Wednesday, April 19, 2006

Try investigating supply and demand 

So one guy in Brooklyn charges $4.50 for a gallon of premium gas. So what? The fellow must have some marketing savvy:
A Daily News reporter spent nearly 90 minutes outside the station yesterday evening before a driver finally decided to fork over an exorbitant amount of dough for some fuel.
The article quotes Chuck Schumer calling for an FTC investigation.
"It's not hurricane season, but the oil companies are just raising the price up and up and up," Schumer said. "And the question is are they doing this dictated on the laws of supply and demand, or is something else at work?"
Katy Delay would refer Mr. Schumer to today's Investor's Business Daily insights column, pointing four fingers back at Sen. Schumer for their assistance in crippling the supply response.
Yet a big chunk of our current gasoline price pain is in fact self-inflicted. The reason, say energy economists, is simple: Regulations of all kinds have reduced the available supply of energy to U.S. markets. That's especially true for gasoline.

Just last August, Congress passed an energy bill that requires oil companies to remove the additive MBTE starting this spring. Sounds innocent enough, but it's requiring a major, costly retrofit and cleanup that's taking money off the table for other badly needed investments.

Worse, U.S. rules have made it prohibitive even for low-cost foreign companies to come here and supply our market. As oil economist Philip Verleger recently noted, "the U.S. and the European Union have erected the equivalent of trade barriers by imposing increasingly tight specifications on petroleum products."

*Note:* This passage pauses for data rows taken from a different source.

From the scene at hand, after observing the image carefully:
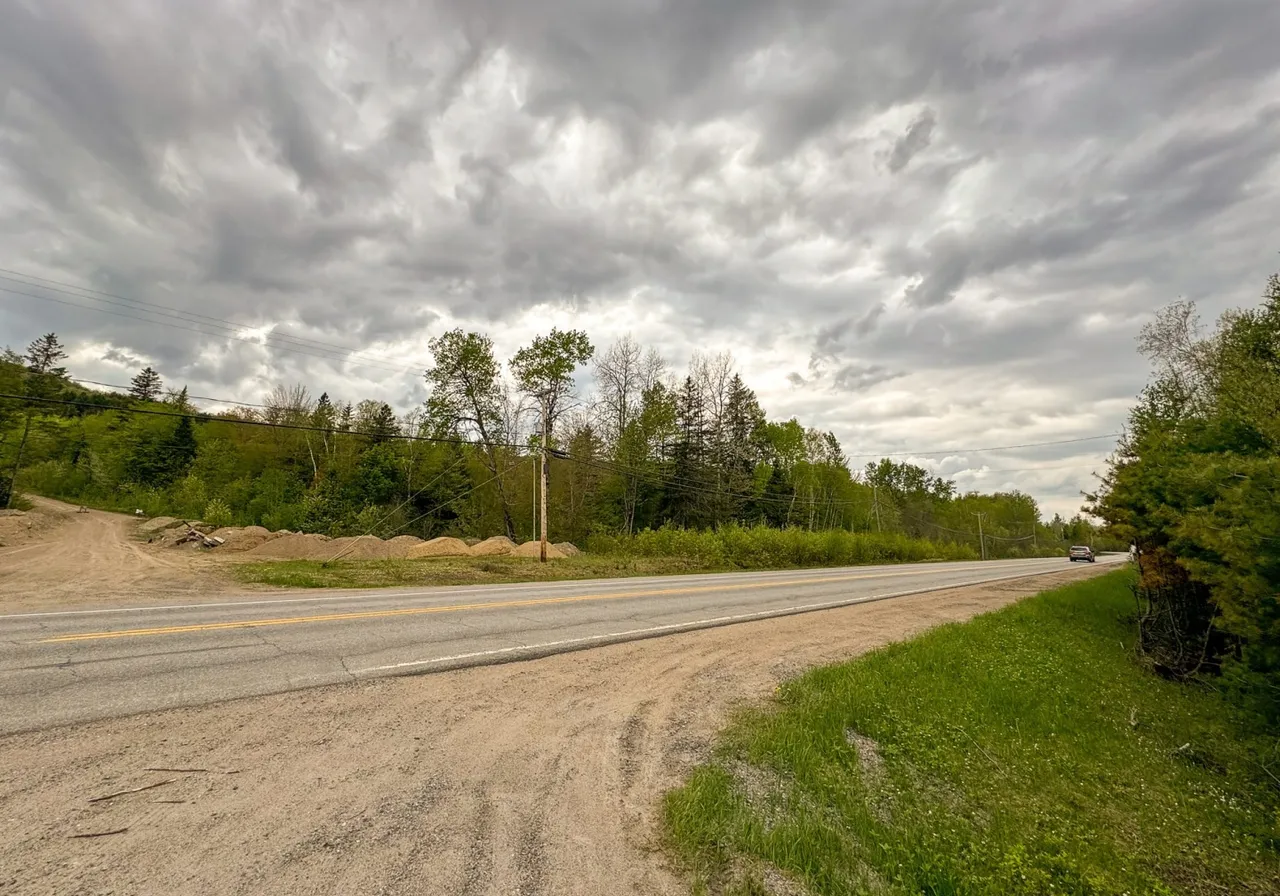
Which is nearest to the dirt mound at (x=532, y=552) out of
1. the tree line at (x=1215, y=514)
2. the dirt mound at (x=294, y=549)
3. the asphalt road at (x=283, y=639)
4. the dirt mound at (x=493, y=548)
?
the dirt mound at (x=493, y=548)

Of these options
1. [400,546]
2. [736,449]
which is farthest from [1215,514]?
[736,449]

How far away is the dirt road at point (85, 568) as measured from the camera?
11.8 meters

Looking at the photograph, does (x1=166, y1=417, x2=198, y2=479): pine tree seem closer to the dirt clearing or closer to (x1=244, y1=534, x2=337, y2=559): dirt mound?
(x1=244, y1=534, x2=337, y2=559): dirt mound

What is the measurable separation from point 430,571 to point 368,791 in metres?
16.5

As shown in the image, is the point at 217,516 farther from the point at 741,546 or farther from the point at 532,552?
the point at 741,546

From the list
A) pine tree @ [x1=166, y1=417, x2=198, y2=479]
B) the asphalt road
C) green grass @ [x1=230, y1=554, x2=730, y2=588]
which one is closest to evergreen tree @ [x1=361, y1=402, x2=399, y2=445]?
pine tree @ [x1=166, y1=417, x2=198, y2=479]

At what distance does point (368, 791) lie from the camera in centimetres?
386

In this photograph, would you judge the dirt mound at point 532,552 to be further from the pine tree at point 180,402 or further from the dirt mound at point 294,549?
the pine tree at point 180,402

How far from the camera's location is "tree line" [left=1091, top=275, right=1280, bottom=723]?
22.4 feet

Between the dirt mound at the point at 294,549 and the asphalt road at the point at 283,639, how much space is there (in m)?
13.1

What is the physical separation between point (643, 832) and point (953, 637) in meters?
9.57

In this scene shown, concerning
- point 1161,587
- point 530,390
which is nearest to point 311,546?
point 530,390

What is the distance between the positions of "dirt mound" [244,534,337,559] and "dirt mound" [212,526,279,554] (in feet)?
1.88

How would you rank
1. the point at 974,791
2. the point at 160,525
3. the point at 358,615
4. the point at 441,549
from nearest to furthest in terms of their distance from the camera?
1. the point at 974,791
2. the point at 358,615
3. the point at 441,549
4. the point at 160,525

There is, for instance, the U.S. effort to cut sulfur content in gasoline, a move that began in January 2004. The EU adopted similar rules on diesel. As a result, foreign producers can't make money selling finished petroleum products here. It costs too much to comply with our byzantine rules.
First Fuel Banks, a prepay program here in St. Cloud, has had its price rise from $2.659 to $2.799 in the last three days, but there seems to be no end in sight to the bad economics and forecasting people perpetuate in talking about gas. It's gotten bad enough to reach Snopes.